◆ **課題文**: 以下のZIKUUについての文章から、「いつの間にか、「これは自分がやるべきことだな」という位置に収まっている。」から「やりたいかどうかは、もはや関係ない。」までをすべて、一字一句たがえずに書き写してください。

時々、誤解される人がいるが、私はこのZIKUUを「やりたいから」やっているわけではない。
気づいたら、そうなっていただけだ。
ある日突然、やる気が湧いたわけでもなければ、決意した覚えもない。
いつの間にか、「これは自分がやるべきことだな」という位置に収まっている。
やる気以前の問題だ。
動機が先にあったわけではない
ZIKUUは「やりたいことをやろう」と思って始めたわけではない。
環境を見て、状況や条件を見て、今ある資源と制限を並べていくうちに、自然と「この形なら回る」という構造が見えてきた。
構造が見えた瞬間、「やるか、やらないか」という選択肢は消えていた。
やりたいかどうかは、もはや関係ない。
やるべき位置に、自分が立っていた。
やる気が必要なのは、構造が曖昧なときだけ
「やる気を出せ」という言葉は、構造の認識が曖昧な場面でしか出てこない。

(スクレイピングしたキャプションテキストデータ)
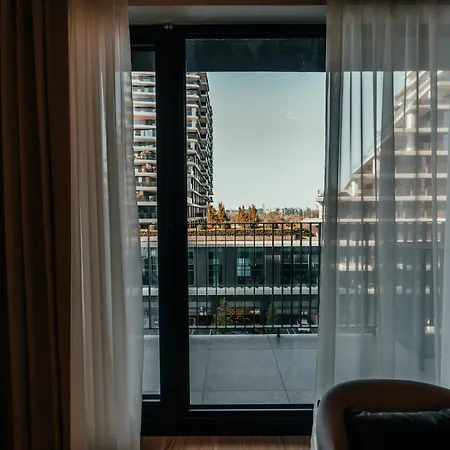 Waterfront Paradise Apartment Belgrad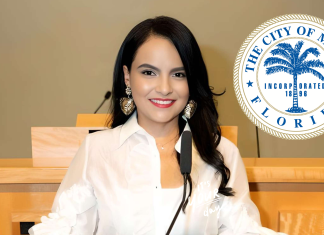 Lina Monroy es una colombiana exitosa en Miami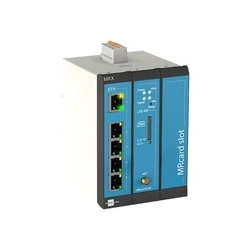 Router Βιομηχανικών Εγκαταστάσεων Insys ICOM MRX3 LTE MODULAR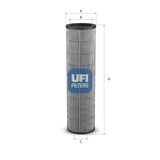 83.104.00 hydraulic filter element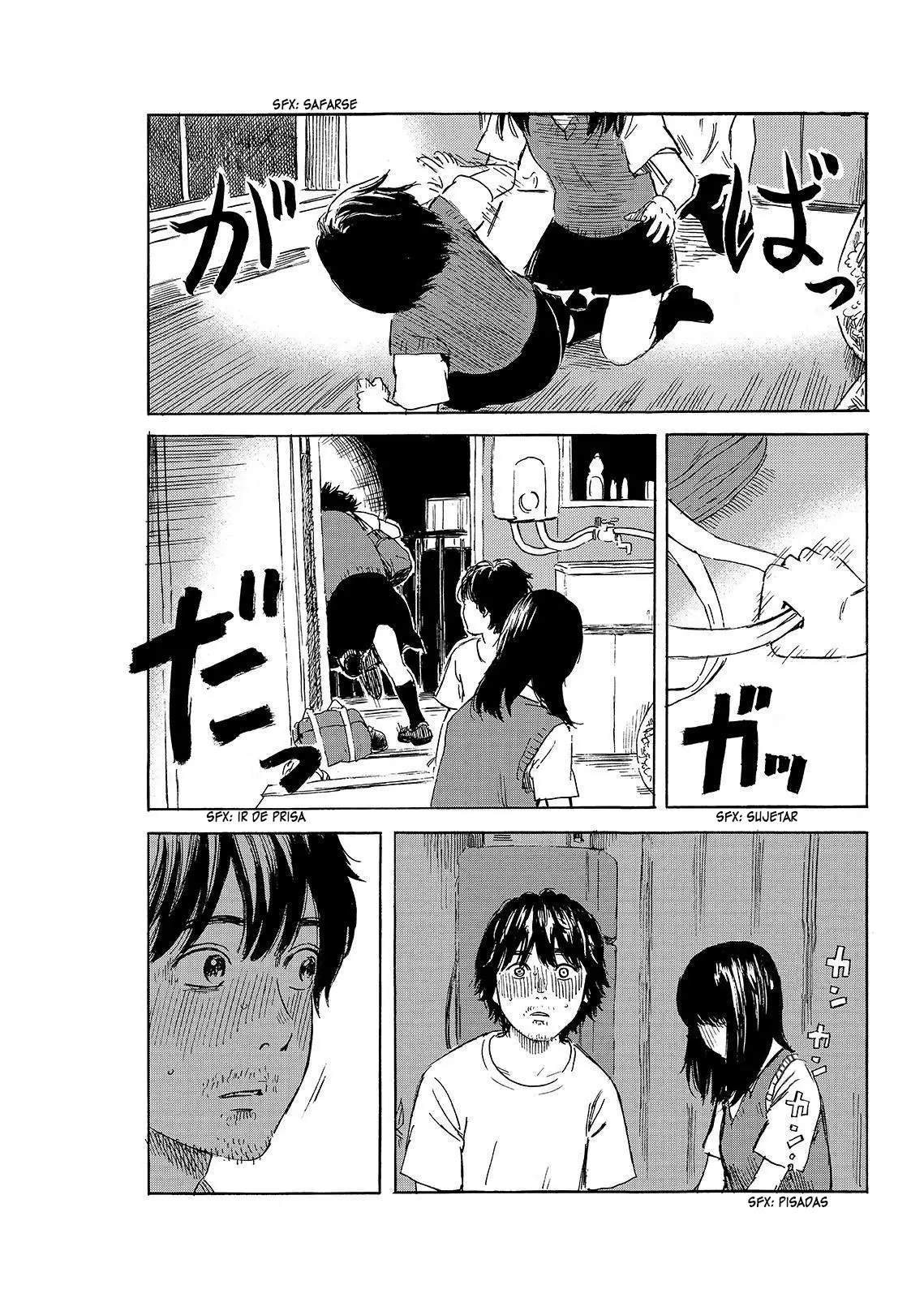 Boku wa Mari no Naka (2012) - Capítulo 50 - Página 17 - LectorTMOo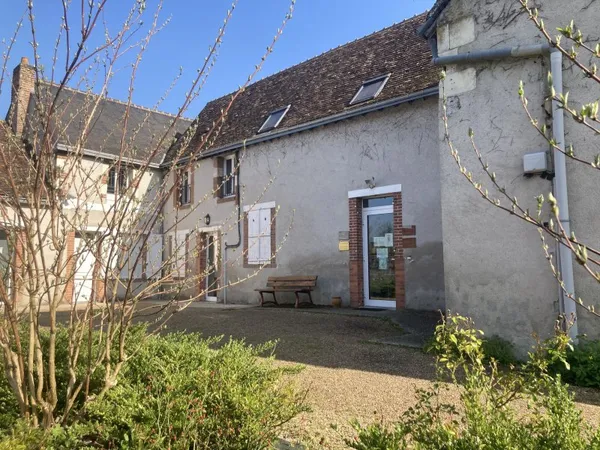 Loue bureaux 22m² Huisseau-sur-Cosson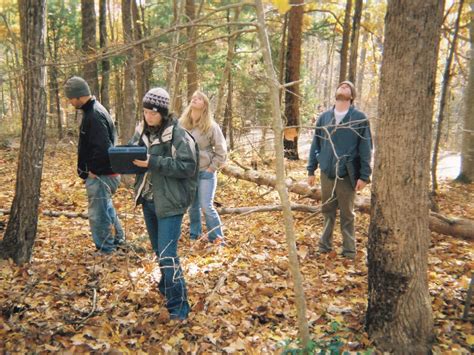 Forestry Management Technology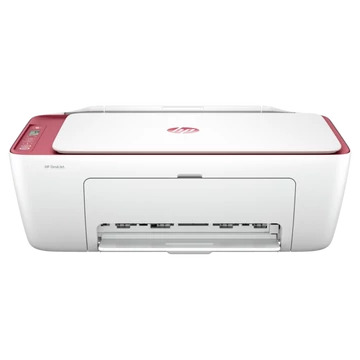 HP Tintasugaras MFP NY/M/S Deskjet 2823E , USB/WiFi, A4 7.5lap/perc, 4800x1200, Síkágyas, bordó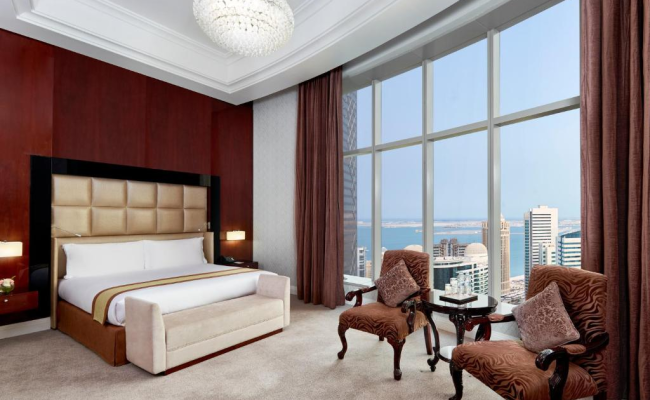 Best Plaza West Bay Hotel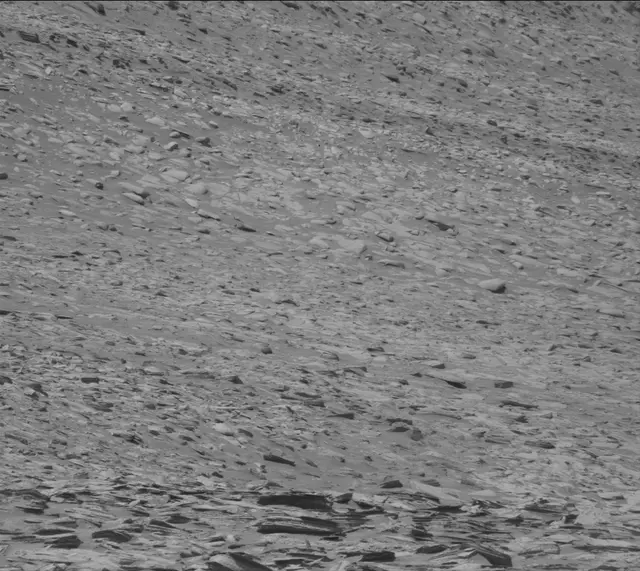 Sol 3950: Mast Camera (Mastcam)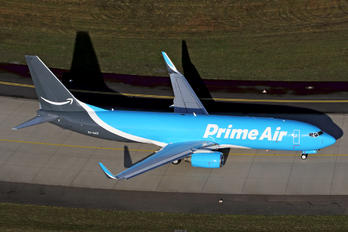 EI-DAD - Amazon Prime Air Boeing 737-800
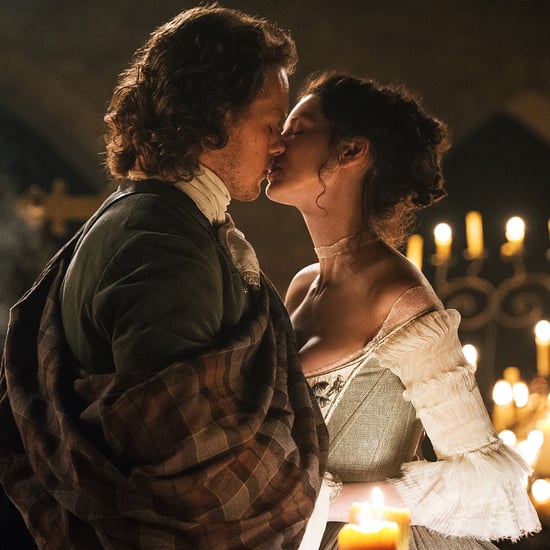Outlander Wedding Pictures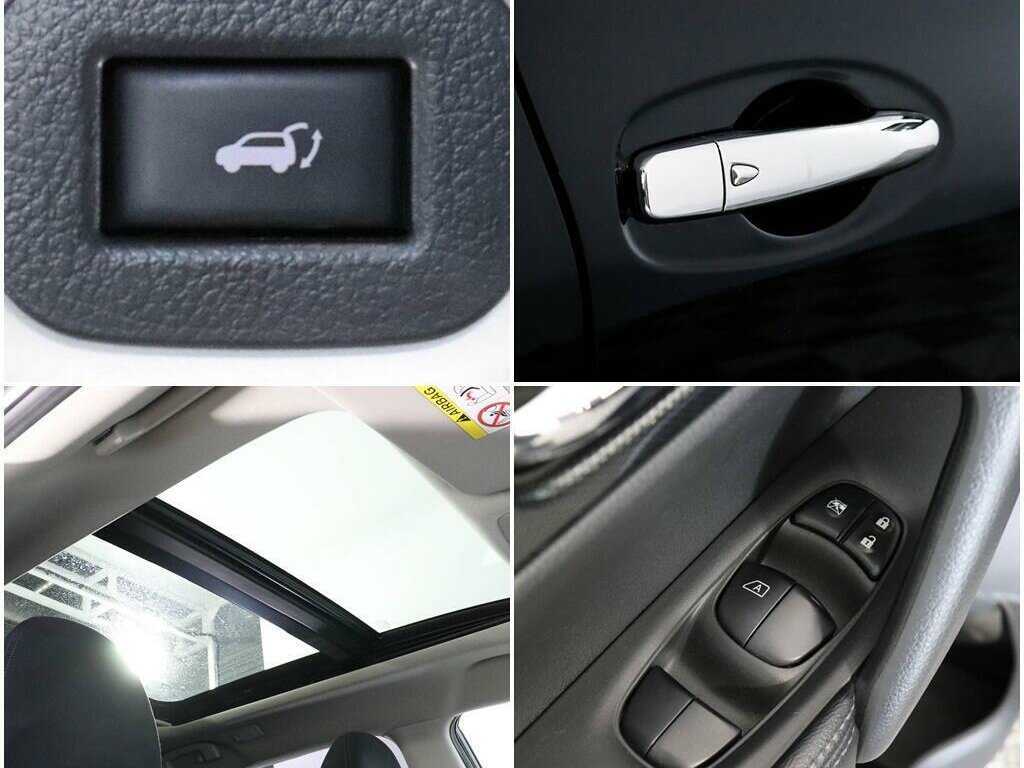 Nissan X-Trail с пробегом — 2015 год. Фото: #16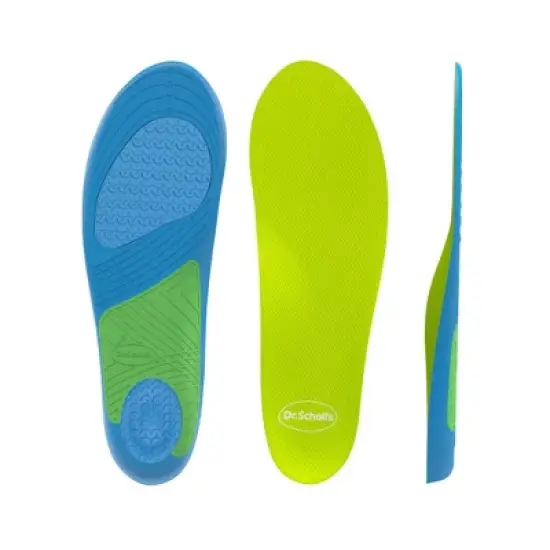 Dr. Scholl's All-Purpose Sport & Fitness Women's Trim to Fit Comfort Shoe Insole - 1 Pair  - Size 6-10 image {3}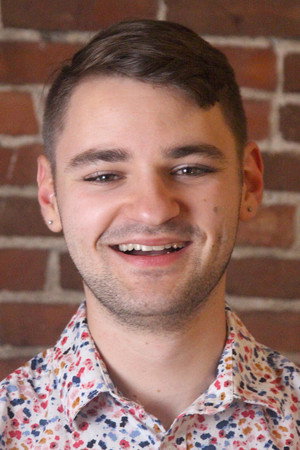 Portrait of Tyler R. Jenkins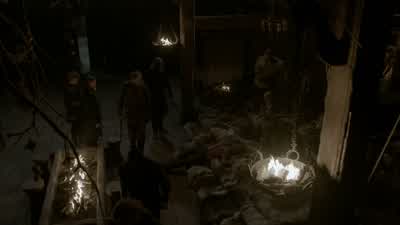 HORIK: Is he dead? - Vikings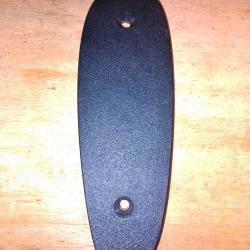 Plaque de couche 125,5x42mmEntre axes 80mm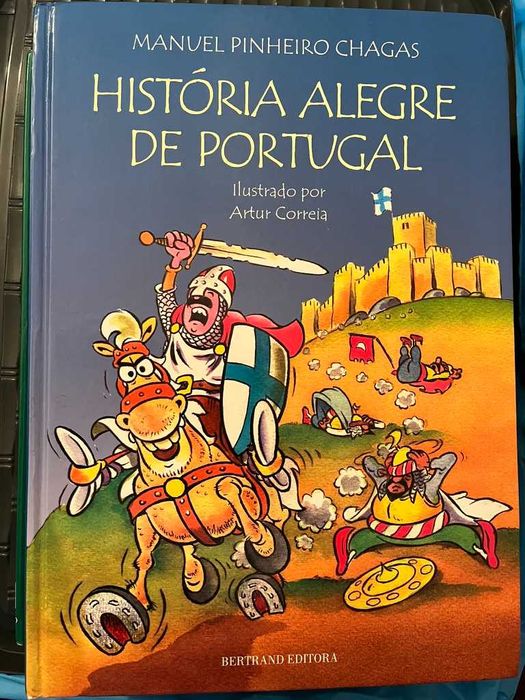 História Alegre de Portugal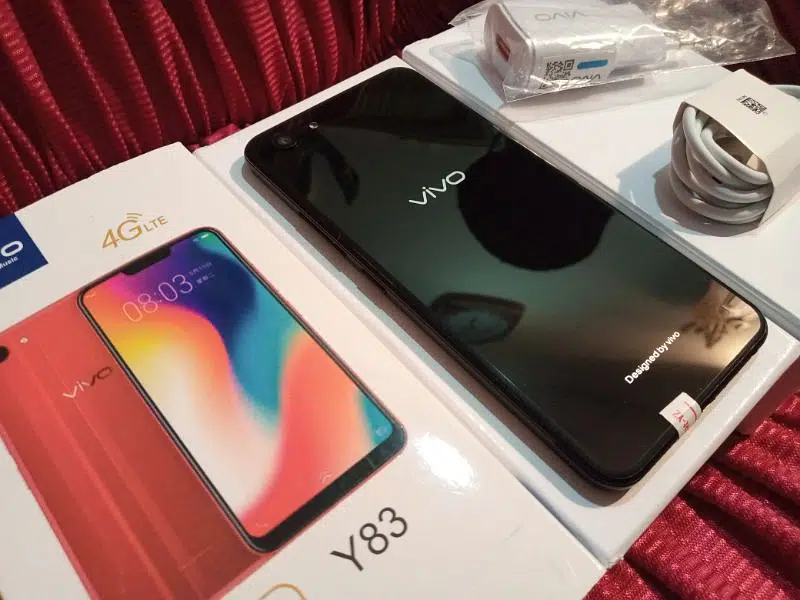Vivo Y83
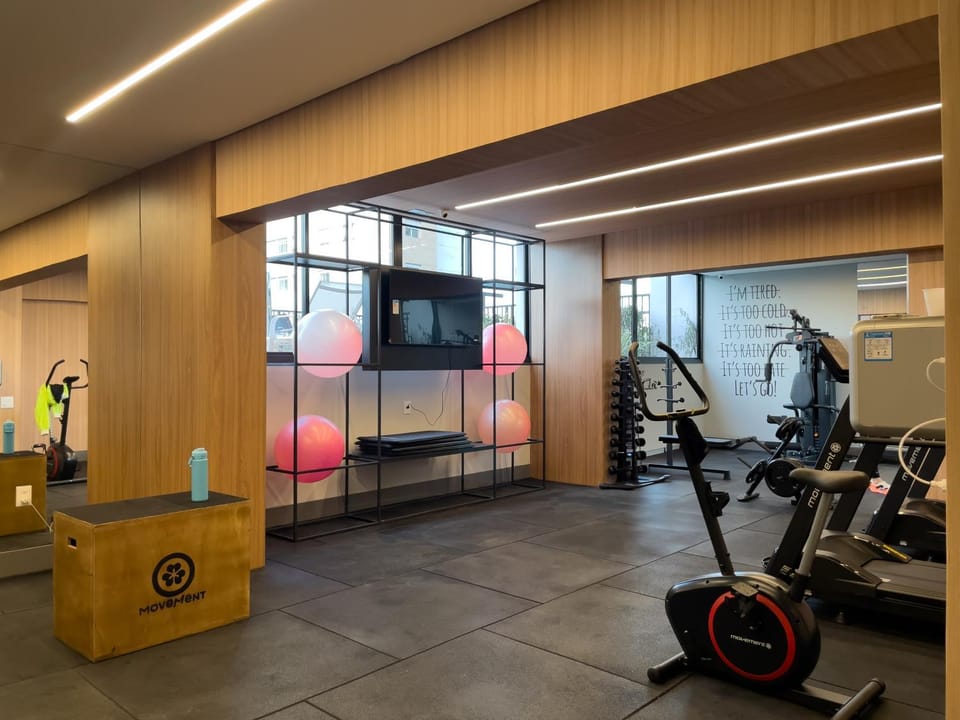 Fitness centre/facilities
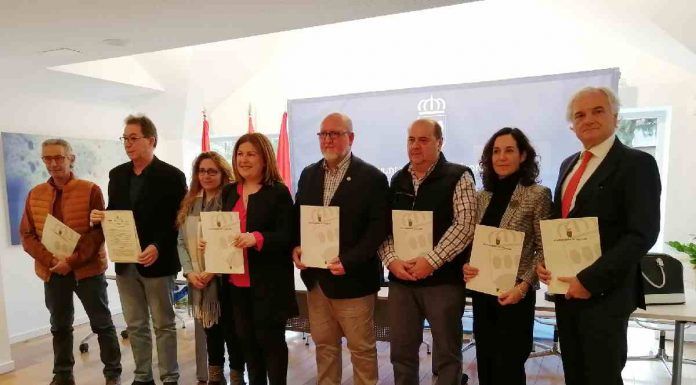 Alcorcón firma el Pacto Local por el Desarrollo Económico y el Empleo
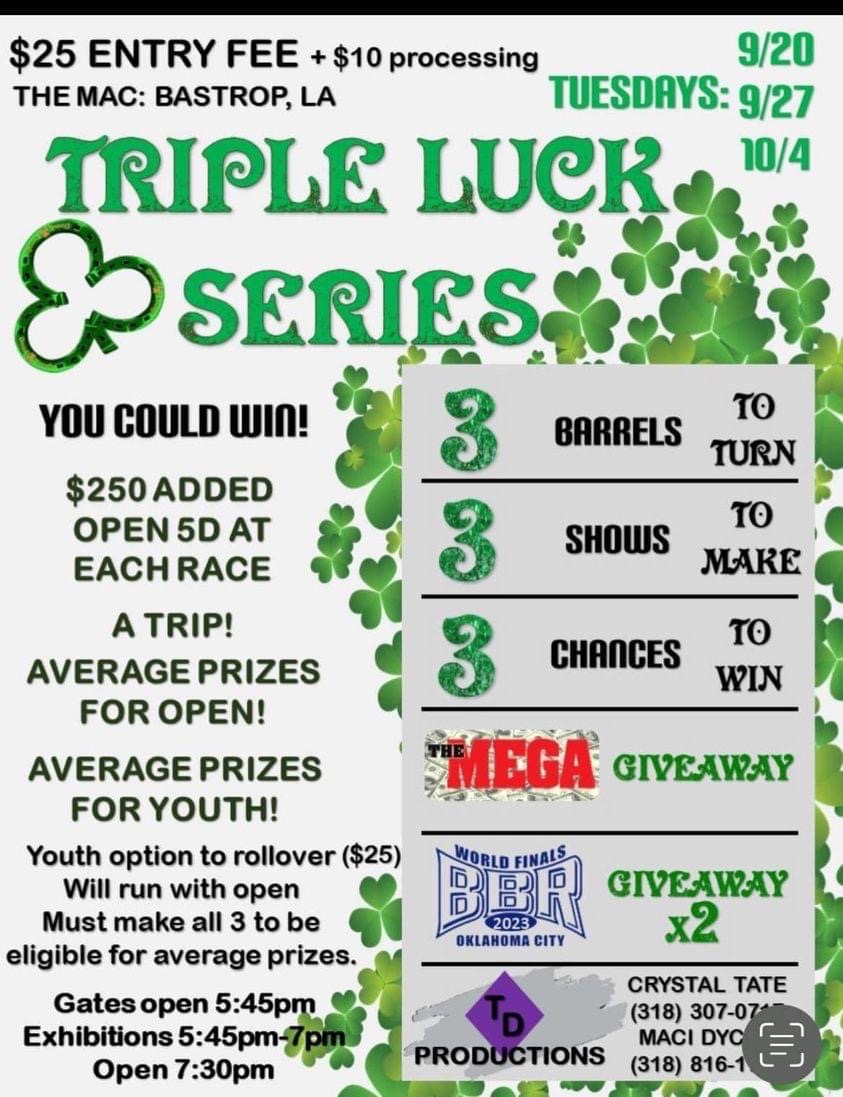 Triple Luck Series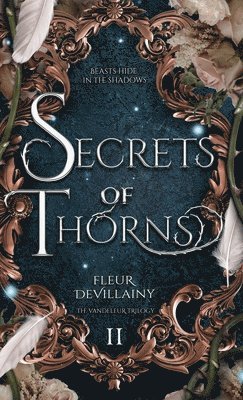Fleur Devillainy, Alessia Quaranta - Secrets of Thorns, Inbunden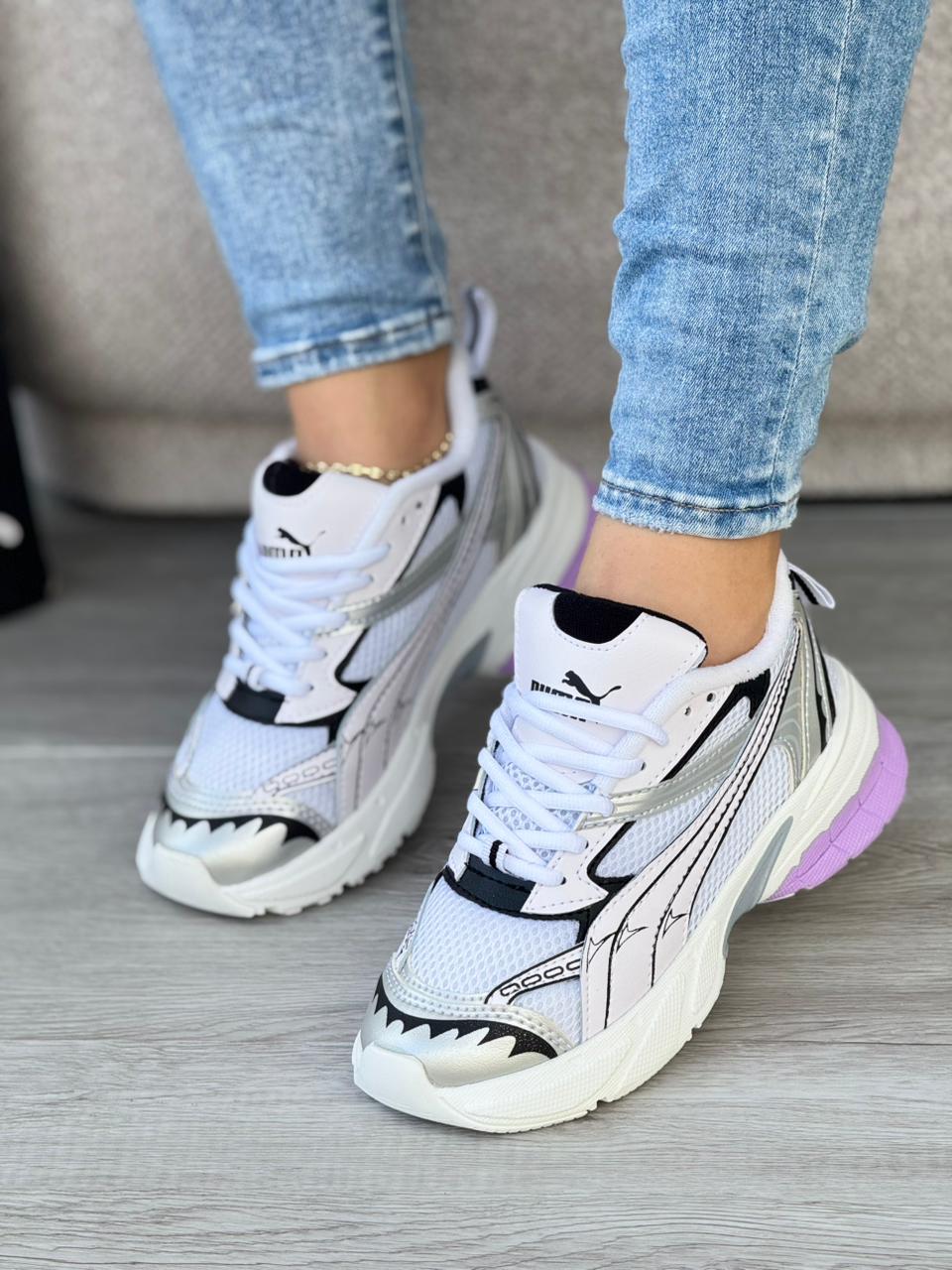 TENIS PUMA RUNNING PARA DAMA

◆ **解答**:
いつの間にか、「これは自分がやるべきことだな」という位置に収まっている。
やる気以前の問題だ。
動機が先にあったわけではない
ZIKUUは「やりたいことをやろう」と思って始めたわけではない。
環境を見て、状況や条件を見て、今ある資源と制限を並べていくうちに、自然と「この形なら回る」という構造が見えてきた。
構造が見えた瞬間、「やるか、やらないか」という選択肢は消えていた。
やりたいかどうかは、もはや関係ない。